Retype the listing below line for line, but only from the line with "Walk In The" down to the line with "Wild orchids with", inclusive. Pictures stay out.

[Provided information]

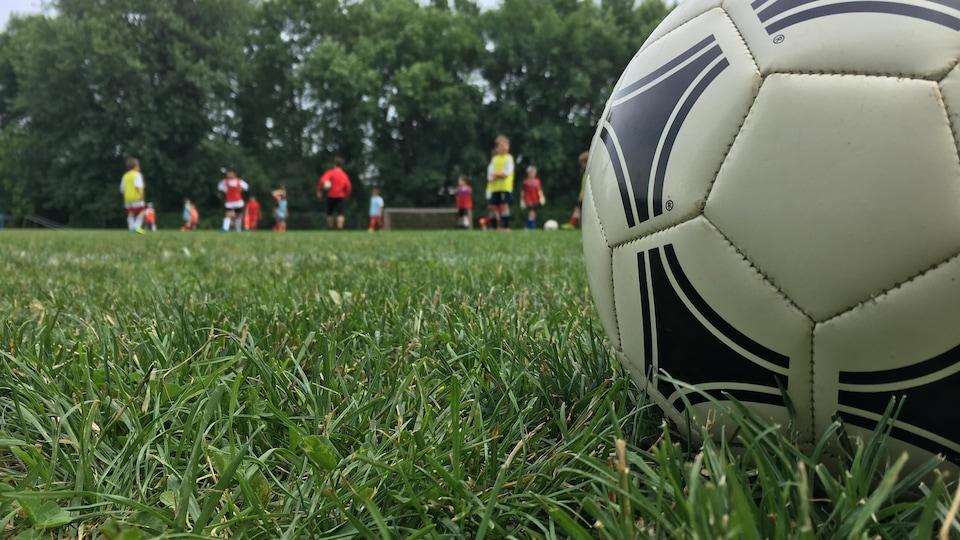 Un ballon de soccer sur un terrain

[/Provided information]
[Provided information]

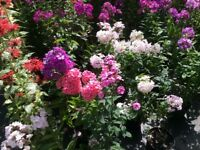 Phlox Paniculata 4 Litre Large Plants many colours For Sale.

[/Provided information]
[Provided information]

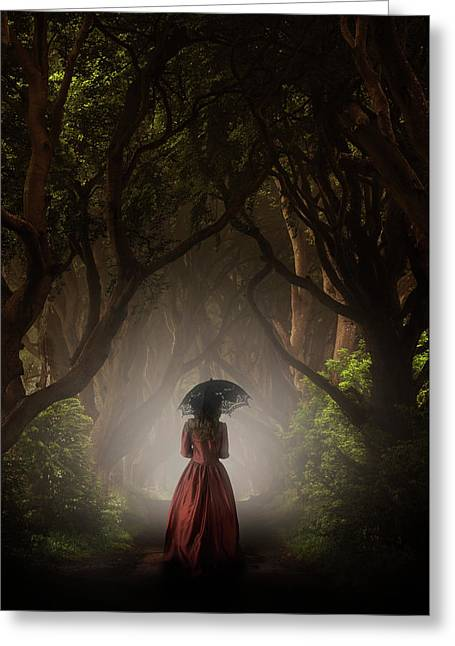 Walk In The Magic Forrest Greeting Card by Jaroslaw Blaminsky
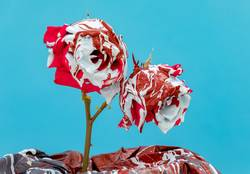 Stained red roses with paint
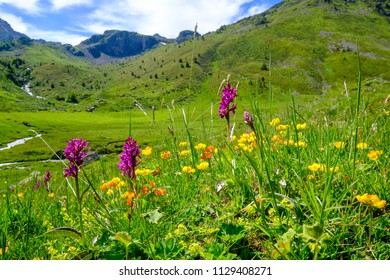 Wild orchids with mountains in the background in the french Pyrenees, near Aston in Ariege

[/Provided information]

Task result
 Walk In The Magic Forrest Greeting Card by Jaroslaw Blaminsky
 Stained red roses with paint
 Wild orchids with mountains in the background in the french Pyrenees, near Aston in Ariege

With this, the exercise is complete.